Running metaxy graph render --format mermaid produces this graph:
---
title: Feature Graph
---
flowchart TB
%% Snapshot version: 8468950d
%%{init: {'flowchart': {'htmlLabels': true, 'curve': 'basis'}, 'themeVariables': {'fontSize': '14px'}}}%%
example_video["<div style="text-align:left"><b>example/video</b><br/><small>(v: bc9ca835)</small><br/><font
color="#999">---</font><br/>• audio <small>(v: 22742381)</small><br/>• frames <small>(v: 794116a9)</small></div>"]
example_crop["<div style="text-align:left"><b>example/crop</b><br/><small>(v: 3ac04df8)</small><br/><font
color="#999">---</font><br/>• audio <small>(v: 76c8bdc9)</small><br/>• frames <small>(v: abc79017)</small></div>"]
example_face_detection["<div style="text-align:left"><b>example/face_detection</b><br/><small>(v: 1ac83b07)</small><br/><font
color="#999">---</font><br/>• faces <small>(v: 2d75f0bd)</small></div>"]
example_stt["<div style="text-align:left"><b>example/stt</b><br/><small>(v: c83a754a)</small><br/><font
color="#999">---</font><br/>• transcription <small>(v: ac412b3c)</small></div>"]
example_video --> example_crop
example_crop --> example_face_detection
example_video --> example_stt
Tracking Definitions Changes¶
Imagine the audio field of the Video feature changes (1):
- Perhaps, something like denoising has been applied externally
key="example/video",
fields=[
- FieldSpec(key="audio", code_version="1"),
+ FieldSpec(key="audio", code_version="2"),
FieldSpec(key="frames", code_version="1"),
Run metaxy graph diff to see what changed:
---
title: Merged Graph Diff
---
flowchart TB
%%{init: {'flowchart': {'htmlLabels': true, 'curve': 'basis'}, 'themeVariables': {'fontSize': '14px'}}}%%
example_video["<div style="text-align:left"><b>example/video</b><br/><font color="#CC0000">bc9ca8</font> → <font
color="#00AA00">6db302</font><br/><font color="#999">---</font><br/>- <font color="#FFAA00">audio</font> (<font
color="#CC0000">227423</font> → <font color="#00AA00">09c839</font>)<br/>- frames (794116)</div>"]
style example_video stroke:#FFA500,stroke-width:3px
example_crop["<div style="text-align:left"><b>example/crop</b><br/><font color="#CC0000">3ac04d</font> → <font
color="#00AA00">54dc7f</font><br/><font color="#999">---</font><br/>- <font color="#FFAA00">audio</font> (<font
color="#CC0000">76c8bd</font> → <font color="#00AA00">f3130c</font>)<br/>- frames (abc790)</div>"]

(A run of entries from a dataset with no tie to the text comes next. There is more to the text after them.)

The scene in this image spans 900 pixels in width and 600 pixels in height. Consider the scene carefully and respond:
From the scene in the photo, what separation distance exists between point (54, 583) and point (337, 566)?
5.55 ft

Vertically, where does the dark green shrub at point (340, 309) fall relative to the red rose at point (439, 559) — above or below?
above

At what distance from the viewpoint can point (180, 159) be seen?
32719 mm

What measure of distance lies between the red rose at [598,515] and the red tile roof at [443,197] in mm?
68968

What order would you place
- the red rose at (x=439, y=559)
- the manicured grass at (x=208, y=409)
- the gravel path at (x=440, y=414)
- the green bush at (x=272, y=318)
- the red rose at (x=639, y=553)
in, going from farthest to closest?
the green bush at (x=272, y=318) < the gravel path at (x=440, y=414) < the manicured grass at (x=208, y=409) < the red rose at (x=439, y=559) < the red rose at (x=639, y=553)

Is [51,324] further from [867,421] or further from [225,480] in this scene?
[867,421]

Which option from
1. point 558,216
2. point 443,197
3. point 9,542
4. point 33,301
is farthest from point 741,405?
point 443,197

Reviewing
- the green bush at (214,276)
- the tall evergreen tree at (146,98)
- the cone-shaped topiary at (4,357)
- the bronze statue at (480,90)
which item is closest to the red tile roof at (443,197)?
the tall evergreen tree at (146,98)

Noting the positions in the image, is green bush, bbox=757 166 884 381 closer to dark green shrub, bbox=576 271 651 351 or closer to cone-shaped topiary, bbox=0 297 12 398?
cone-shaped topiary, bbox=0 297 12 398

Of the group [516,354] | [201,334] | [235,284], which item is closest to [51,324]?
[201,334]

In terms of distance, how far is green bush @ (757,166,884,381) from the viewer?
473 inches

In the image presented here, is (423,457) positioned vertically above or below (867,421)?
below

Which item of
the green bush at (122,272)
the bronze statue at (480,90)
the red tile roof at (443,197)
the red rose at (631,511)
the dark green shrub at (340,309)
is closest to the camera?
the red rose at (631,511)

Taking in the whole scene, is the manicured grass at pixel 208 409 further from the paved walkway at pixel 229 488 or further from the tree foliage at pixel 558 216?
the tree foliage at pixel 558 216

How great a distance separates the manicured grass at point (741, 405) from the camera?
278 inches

style example_crop stroke:#FFA500,stroke-width:3px
example_face_detection["<div style="text-align:left"><b>example/face_detection</b><br/>1ac83b<br/><font
color="#999">---</font><br/>- faces (2d75f0)</div>"]
example_stt["<div style="text-align:left"><b>example/stt</b><br/><font color="#CC0000">c83a75</font> → <font
color="#00AA00">066d34</font><br/><font color="#999">---</font><br/>- <font color="#FFAA00">transcription</font> (<font
color="#CC0000">ac412b</font> → <font color="#00AA00">058410</font>)</div>"]
style example_stt stroke:#FFA500,stroke-width:3px
example_video --> example_crop
example_crop --> example_face_detection
example_video --> example_stt
Info
-
Video,Crop, andSpeechToTexthave changed -
FaceDetectionremained unchanged (depends only onframesand not onaudio) -
Audio field versions have changed throughout the graph
-
Frame field versions have stayed the same
Incremental Computation¶
The single most important piece of code in Metaxy is the resolve_update method.
It handles the following:
-
Joins upstream feature metadata
-
Computes sample versions
-
Compares against existing metadata
-
Returns diff: added, changed, removed samples
Typically, steps 1-3 can be run directly in the database. Analytical databases such as ClickHouse or Snowflake can efficiently handle these operations.
The Python pipeline then only handles the increment.
with store: # MetadataStore
# Metaxy computes provenance_by_field and identifies changes
increment = store.resolve_update(MyFeature)
# Process only changed samples
The increment object has attributes for new upstream samples, samples with new versions, and samples that have been removed from upstream metadata.